Start of Data rows

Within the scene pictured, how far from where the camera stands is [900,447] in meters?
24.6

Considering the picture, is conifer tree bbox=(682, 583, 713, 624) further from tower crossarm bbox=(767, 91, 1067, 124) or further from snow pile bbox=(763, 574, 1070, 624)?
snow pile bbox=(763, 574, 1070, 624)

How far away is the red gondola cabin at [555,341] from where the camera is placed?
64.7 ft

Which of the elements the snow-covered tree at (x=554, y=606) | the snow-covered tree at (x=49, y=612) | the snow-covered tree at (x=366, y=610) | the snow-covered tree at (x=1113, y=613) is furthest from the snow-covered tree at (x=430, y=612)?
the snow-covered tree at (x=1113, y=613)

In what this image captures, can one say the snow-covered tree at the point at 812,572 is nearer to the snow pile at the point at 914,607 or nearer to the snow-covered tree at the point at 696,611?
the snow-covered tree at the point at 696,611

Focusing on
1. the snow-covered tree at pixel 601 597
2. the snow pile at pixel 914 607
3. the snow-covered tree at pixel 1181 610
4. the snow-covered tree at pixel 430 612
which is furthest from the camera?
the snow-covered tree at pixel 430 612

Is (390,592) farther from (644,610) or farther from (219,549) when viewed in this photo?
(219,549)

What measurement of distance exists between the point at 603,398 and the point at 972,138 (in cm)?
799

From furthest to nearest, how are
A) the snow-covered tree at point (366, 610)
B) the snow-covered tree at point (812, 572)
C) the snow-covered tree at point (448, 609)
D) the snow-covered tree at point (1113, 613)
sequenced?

End of Data rows

▶ _Exercise task_: Copy out every entry above word for word, leaving nothing out and changing nothing.

▶ _Task response_:
Within the scene pictured, how far from where the camera stands is [900,447] in meters?
24.6

Considering the picture, is conifer tree bbox=(682, 583, 713, 624) further from tower crossarm bbox=(767, 91, 1067, 124) or further from snow pile bbox=(763, 574, 1070, 624)?
snow pile bbox=(763, 574, 1070, 624)

How far away is the red gondola cabin at [555,341] from where the camera is placed?
64.7 ft

Which of the elements the snow-covered tree at (x=554, y=606) | the snow-covered tree at (x=49, y=612) | the snow-covered tree at (x=366, y=610) | the snow-covered tree at (x=1113, y=613) is furthest from the snow-covered tree at (x=430, y=612)?
the snow-covered tree at (x=1113, y=613)

In what this image captures, can one say the snow-covered tree at the point at 812,572 is nearer to the snow pile at the point at 914,607 or nearer to the snow-covered tree at the point at 696,611?
the snow-covered tree at the point at 696,611

Focusing on
1. the snow-covered tree at pixel 601 597
2. the snow pile at pixel 914 607
3. the snow-covered tree at pixel 1181 610
4. the snow-covered tree at pixel 430 612
which is furthest from the camera?
the snow-covered tree at pixel 430 612

Is (390,592) farther from (644,610) or farther from (219,549) when viewed in this photo?
(219,549)

What measurement of distance exists between the point at 603,398 and the point at 972,138 (in cm)?
799

From furthest to nearest, how are
A) the snow-covered tree at point (366, 610)
B) the snow-covered tree at point (812, 572)
C) the snow-covered tree at point (448, 609)
D) the snow-covered tree at point (1113, 613)
sequenced?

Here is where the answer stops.